The goal of this project is to bring safety assurance to autonomous and semi-autonomous vehicles. The approach is to lengthen the time that a car can predict its driving path, and share this path with surrounding vehicles. With these expanded predictions, it is possible to estimate the current and future behaviors of vehicles, according to their design models. Currently, online formal safety analysis can promise guarantees and oversight, but overly conservative approaches can lead to bad driving. This is in contrast to the use of test-driving data and machine learning to build driving models, which are difficult to analyze. The project aims to discover the right balance by computationally (1) estimating the current state of the autonomous vehicle and its multi-hop environment from sensor data, (2) predicting vehicle trajectories 4-6 seconds into future, and (3) checking the models and predictions---all in milliseconds. A new scientific workshop will be created to explore similar issues in autonomy, in addition to a new undergraduate course on autonomy.

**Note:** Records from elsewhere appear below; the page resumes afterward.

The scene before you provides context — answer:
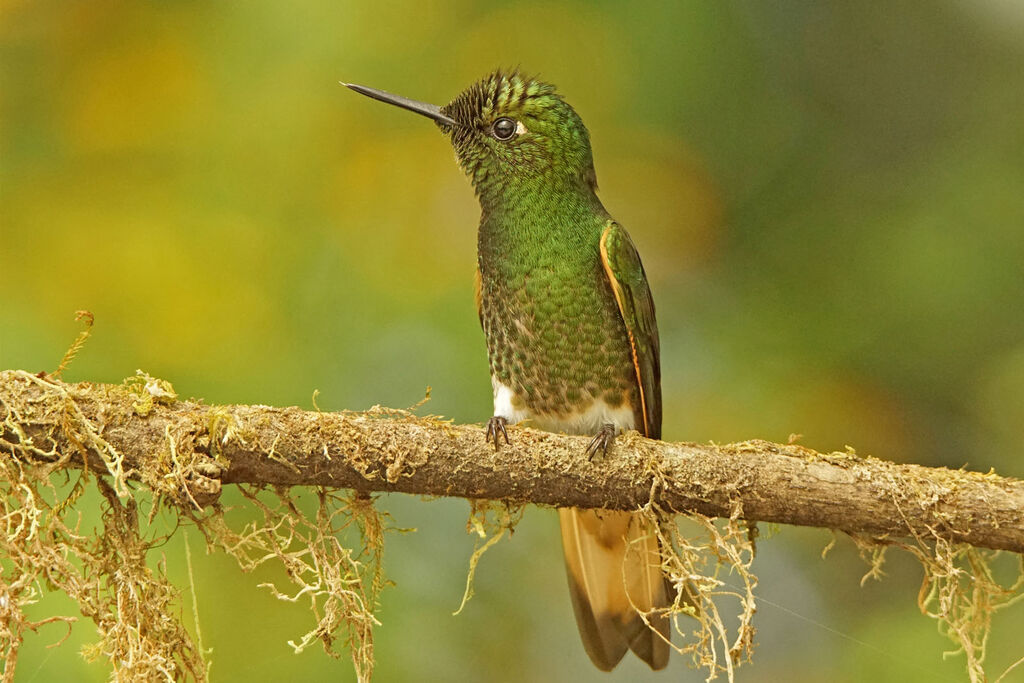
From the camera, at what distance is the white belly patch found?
2.86 metres

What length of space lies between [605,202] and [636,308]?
1.17 metres

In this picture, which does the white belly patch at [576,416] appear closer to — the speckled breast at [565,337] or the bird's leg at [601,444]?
the speckled breast at [565,337]

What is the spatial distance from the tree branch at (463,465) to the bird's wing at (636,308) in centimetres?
54

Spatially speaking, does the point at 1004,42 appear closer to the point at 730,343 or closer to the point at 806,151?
the point at 806,151

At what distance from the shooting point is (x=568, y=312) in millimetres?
2803

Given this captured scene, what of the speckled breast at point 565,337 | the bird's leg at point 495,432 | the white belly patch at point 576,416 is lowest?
the bird's leg at point 495,432

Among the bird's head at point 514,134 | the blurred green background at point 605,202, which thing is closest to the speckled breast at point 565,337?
the bird's head at point 514,134

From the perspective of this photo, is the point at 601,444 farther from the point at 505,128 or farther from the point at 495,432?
the point at 505,128

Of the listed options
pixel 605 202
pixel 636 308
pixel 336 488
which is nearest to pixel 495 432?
pixel 336 488

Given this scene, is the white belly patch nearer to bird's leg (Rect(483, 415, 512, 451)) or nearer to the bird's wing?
the bird's wing

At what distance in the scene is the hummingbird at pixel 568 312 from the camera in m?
2.80

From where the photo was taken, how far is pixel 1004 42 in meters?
4.00

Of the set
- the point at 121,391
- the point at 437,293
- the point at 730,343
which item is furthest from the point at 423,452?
the point at 730,343

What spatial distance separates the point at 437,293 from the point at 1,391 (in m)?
1.81
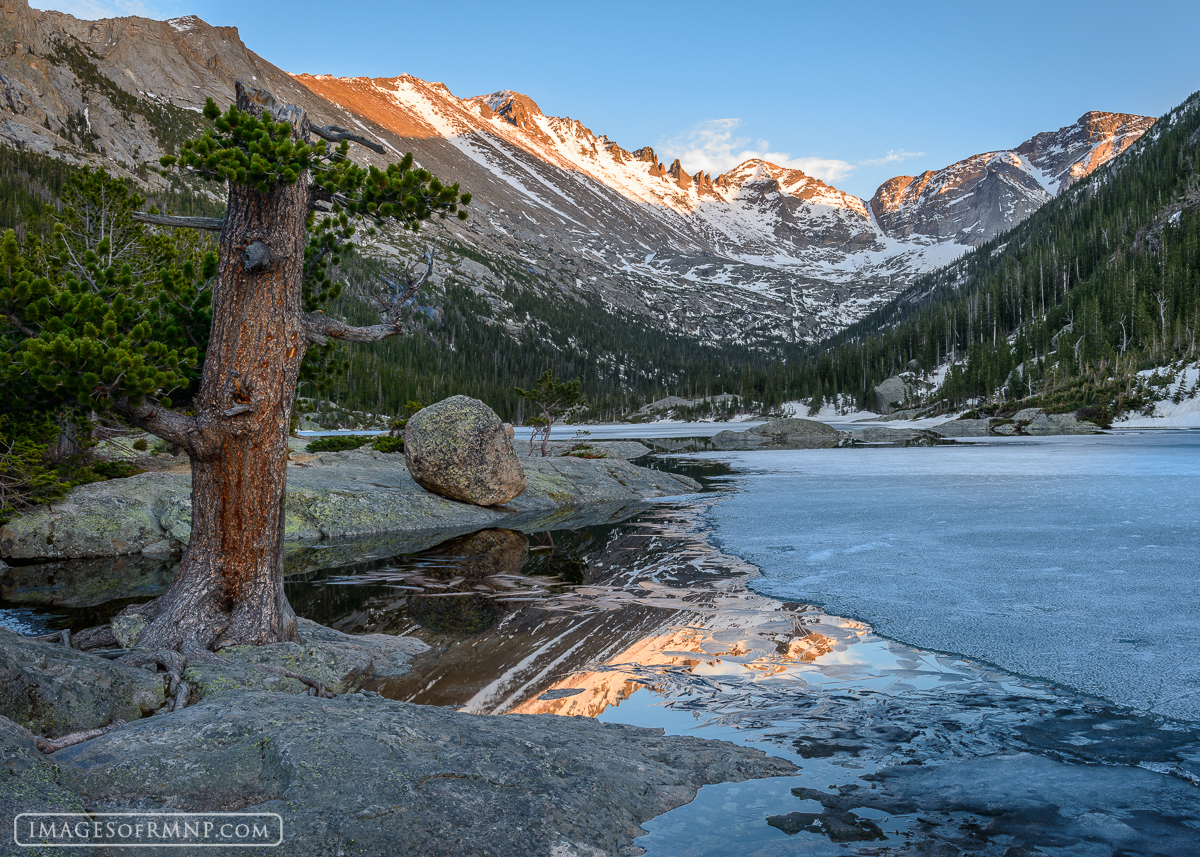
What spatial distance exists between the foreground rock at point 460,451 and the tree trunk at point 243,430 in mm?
10802

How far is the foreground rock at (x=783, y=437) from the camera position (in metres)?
52.9

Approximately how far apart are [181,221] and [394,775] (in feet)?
18.9

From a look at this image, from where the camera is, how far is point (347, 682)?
6164 mm

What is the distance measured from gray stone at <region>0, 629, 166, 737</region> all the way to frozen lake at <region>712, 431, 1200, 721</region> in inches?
276

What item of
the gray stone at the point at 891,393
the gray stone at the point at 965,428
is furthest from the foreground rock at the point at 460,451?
the gray stone at the point at 891,393

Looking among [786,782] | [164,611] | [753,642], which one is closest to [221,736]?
[786,782]

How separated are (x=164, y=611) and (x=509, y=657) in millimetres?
3556

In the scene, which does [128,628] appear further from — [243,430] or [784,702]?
[784,702]

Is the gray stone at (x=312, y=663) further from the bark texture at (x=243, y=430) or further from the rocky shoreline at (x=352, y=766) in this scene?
the rocky shoreline at (x=352, y=766)

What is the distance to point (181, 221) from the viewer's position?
6.37m

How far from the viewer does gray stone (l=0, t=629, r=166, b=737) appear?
4324 millimetres

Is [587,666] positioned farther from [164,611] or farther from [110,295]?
[110,295]

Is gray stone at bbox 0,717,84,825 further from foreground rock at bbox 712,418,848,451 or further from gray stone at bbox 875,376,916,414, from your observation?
gray stone at bbox 875,376,916,414

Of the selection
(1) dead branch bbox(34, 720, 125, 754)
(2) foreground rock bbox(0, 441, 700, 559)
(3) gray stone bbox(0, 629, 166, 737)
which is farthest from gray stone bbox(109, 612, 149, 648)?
(2) foreground rock bbox(0, 441, 700, 559)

The project aims to deliver (1) new sensor-fusion algorithms over Vehicle-to-Infrastructure/Vehicle (V2X) systems, (2) a first-of-its-kind open, machine-interpretable library of agent models for driving predictions, (3) algorithms for model identification, and (4) algorithms for checking safety online. These modules will be integrated in an end-to-end system --- OmniVisor --- and evaluated in realistic accident-prone scenarios with real vehicles in University of Michigan's Mcity facility. The research will build connections across the disciplines of formal methods, hybrid dynamical systems, estimation and detection theory, and mobile networking. If successful OmniVisor will provide a scientific basis for obtaining safety assurances for vehicles in mixed-autonomy scenarios and experimentally demonstrate the approach on the road with real vehicles.
This award reflects NSF's statutory mission and has been deemed worthy of support through evaluation using the Foundation's intellectual merit and broader impacts review criteria.